So camps must create a culture and community of safety and connection. When they provide this kind of relational connection, they become the kinds of places kids want to return to summer after summer and that parents want to keep sending their kids to.

So relational safety nets help retention rates?

Right. And there are all kinds of ways to foster this kind of relational environment through programmatic decisions. This is a lot of what Michael Thompson, the founder of Lantern Camps, and I are doing through Lantern Camps, where we visit camps and evaluate their programs, helping them not only provide better training for staff, and more intentional experiences for kids, but also communicate these important ideas to their staff and to parents in their recruitment materials.

Aren’t camps already doing a lot of this?

Yes. The good ones are. Like I said, I am already a believer that camp can be a magical, transformative place for a child. In fact, I expect that down the road, when I think about the top experiences that made the biggest difference in who my boys turn out to be, going to Camp Chippewa will be on that list.

What I’m saying, though, is that many camps — and often, even good camps — can do even better at being intentional about what they want to accomplish. We’re talking about honoring tradition and what’s working great, while also evolving, refining, and being more intentional.

Sometimes, a camp’s automatic and unexamined ways of doing things aren’t the most effective strategies — for dealing with homesickness, or difficult personalities, or emotional meltdowns, or whatever — and they’re not optimal in terms of what the science tells us about child development. Many camps are still doing a lot of what doesn’t work very well, which leaves kids feeling disconnected.
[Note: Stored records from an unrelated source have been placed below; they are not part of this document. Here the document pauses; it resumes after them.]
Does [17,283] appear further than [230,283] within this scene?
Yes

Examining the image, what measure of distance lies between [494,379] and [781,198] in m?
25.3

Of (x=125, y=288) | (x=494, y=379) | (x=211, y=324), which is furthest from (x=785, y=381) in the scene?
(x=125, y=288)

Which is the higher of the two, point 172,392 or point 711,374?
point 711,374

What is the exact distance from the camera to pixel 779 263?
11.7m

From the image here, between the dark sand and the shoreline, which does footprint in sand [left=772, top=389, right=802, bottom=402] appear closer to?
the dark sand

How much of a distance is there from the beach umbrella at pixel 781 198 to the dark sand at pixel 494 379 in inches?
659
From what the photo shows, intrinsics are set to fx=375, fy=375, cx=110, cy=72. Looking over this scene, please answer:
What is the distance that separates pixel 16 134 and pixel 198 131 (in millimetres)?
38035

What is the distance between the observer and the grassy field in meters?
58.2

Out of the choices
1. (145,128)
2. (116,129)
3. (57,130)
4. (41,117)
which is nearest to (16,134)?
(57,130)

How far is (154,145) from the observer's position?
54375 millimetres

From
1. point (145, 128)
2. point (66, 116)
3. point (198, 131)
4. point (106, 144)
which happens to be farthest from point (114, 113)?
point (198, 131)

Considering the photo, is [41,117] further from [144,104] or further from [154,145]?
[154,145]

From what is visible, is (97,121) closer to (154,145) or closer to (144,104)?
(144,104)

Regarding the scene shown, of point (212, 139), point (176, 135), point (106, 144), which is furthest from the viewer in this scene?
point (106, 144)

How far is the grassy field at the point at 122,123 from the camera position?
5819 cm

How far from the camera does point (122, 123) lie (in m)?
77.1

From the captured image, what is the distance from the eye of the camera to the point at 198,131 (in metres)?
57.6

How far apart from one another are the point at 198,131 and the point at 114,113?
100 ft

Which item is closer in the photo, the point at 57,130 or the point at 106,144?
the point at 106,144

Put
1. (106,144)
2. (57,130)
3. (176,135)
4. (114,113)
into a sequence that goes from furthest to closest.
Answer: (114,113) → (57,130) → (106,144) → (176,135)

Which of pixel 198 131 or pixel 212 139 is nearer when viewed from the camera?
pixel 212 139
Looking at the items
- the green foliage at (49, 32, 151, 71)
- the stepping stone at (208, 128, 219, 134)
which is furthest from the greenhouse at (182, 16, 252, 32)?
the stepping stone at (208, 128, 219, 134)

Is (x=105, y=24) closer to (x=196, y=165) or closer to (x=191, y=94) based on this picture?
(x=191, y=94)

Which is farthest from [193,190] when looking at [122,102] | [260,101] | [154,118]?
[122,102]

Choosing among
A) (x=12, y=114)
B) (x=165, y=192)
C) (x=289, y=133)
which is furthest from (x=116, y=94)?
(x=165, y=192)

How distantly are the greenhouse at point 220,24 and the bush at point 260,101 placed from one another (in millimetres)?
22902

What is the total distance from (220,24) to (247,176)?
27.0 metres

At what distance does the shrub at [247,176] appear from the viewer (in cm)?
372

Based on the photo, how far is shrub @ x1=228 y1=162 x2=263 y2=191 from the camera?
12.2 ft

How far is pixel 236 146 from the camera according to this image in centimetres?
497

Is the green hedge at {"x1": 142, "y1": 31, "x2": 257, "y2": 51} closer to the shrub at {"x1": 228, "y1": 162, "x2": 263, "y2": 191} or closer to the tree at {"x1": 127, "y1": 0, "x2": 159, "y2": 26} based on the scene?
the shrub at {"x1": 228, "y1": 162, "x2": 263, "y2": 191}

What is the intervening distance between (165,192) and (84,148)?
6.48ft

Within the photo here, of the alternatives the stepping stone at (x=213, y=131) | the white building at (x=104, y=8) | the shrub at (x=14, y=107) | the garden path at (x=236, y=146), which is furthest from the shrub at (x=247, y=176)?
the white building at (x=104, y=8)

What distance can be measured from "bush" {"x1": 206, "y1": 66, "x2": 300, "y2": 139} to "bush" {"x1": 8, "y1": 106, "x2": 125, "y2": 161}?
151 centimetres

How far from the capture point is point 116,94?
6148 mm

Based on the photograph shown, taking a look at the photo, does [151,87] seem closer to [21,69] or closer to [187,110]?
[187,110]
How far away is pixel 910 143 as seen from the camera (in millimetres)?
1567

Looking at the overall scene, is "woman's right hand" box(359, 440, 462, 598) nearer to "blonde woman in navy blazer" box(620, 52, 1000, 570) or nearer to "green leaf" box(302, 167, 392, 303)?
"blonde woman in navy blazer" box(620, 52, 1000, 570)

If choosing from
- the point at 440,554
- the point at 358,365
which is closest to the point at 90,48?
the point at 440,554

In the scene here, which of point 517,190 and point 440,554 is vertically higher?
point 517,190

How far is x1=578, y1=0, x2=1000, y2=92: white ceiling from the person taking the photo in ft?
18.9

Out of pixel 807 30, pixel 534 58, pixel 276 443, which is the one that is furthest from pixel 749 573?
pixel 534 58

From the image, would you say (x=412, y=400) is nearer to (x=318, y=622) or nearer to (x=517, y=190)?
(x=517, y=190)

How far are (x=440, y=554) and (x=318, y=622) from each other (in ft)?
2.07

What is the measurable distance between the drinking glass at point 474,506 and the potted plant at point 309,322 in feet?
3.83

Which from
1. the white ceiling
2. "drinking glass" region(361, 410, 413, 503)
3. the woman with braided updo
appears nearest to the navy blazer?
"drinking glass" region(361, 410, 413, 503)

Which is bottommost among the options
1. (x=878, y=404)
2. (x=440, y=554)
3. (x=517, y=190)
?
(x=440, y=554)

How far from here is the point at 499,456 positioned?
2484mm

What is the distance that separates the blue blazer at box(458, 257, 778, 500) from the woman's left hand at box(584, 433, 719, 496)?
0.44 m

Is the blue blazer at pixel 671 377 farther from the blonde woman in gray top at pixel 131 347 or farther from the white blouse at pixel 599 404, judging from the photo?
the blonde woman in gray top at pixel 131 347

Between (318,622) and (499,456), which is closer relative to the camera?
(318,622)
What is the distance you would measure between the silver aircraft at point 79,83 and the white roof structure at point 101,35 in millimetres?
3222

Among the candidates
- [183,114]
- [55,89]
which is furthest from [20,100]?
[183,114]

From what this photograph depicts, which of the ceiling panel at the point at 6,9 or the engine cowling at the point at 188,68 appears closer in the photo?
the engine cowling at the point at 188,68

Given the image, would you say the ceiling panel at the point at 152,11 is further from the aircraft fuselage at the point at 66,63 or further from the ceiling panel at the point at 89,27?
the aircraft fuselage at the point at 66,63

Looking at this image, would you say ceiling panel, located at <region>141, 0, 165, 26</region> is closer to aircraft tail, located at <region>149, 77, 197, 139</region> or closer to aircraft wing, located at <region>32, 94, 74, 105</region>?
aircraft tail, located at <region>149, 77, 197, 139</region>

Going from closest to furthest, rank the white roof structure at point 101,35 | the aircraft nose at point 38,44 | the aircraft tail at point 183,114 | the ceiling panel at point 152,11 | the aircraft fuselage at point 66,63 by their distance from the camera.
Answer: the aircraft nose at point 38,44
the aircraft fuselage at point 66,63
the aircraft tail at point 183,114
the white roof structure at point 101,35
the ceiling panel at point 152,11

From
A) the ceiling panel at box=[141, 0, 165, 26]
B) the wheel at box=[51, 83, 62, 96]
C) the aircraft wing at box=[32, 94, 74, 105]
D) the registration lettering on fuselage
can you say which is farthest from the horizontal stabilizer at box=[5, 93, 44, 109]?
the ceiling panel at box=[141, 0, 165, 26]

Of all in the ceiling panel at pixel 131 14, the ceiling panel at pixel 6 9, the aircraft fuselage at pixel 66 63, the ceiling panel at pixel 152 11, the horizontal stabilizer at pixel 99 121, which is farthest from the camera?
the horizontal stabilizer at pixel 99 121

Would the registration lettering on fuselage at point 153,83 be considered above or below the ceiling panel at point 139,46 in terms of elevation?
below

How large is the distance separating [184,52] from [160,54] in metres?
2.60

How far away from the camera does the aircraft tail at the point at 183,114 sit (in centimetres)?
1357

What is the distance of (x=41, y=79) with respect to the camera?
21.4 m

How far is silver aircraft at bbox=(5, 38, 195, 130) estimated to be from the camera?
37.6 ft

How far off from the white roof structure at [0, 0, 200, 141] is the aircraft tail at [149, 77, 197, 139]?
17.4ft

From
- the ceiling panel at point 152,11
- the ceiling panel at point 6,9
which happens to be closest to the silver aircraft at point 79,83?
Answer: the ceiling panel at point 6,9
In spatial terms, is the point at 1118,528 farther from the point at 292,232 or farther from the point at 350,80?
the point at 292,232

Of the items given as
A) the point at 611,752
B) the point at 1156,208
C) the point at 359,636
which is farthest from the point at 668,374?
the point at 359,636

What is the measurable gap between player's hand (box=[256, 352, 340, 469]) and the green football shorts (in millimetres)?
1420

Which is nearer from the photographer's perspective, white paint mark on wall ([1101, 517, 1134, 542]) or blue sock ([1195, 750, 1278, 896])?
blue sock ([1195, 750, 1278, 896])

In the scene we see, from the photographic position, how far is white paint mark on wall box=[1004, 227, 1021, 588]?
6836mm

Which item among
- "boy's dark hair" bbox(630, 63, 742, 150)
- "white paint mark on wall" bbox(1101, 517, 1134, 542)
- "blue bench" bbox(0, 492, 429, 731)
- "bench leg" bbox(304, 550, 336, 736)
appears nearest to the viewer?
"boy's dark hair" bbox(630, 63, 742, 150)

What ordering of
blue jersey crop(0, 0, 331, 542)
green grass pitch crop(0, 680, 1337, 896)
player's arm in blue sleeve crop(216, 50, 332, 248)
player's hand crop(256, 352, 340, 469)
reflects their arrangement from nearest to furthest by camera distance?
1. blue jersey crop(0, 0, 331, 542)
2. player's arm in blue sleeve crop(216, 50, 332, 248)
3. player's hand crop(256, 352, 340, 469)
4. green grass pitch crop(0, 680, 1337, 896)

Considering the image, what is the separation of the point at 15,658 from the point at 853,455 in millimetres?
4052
As a result, they have a negative experience and don’t want to come back. I try to teach staff the same things I tell parents in my office and teachers at the schools I visit. I try to help them learn how to decrease emotional reactivity and get kids quickly back to a place of feeling adaptive, stable, connected, and receptive to having fun.

I’ll say again, camps impact kids — and their brains — in hugely positive ways. Bunks are good for brains. After all, it’s experience that changes the brain. So when kids have experiences that challenge them emotionally, when they’re given opportunities to make friends that are outside their typical circles, when they have to keep working at a skill to achieve mastery — these are the kinds of experiences that change the connections in the brain regarding kids’ capacity for persistence, how they see themselves, and how healthy they can be, both emotionally and relationally.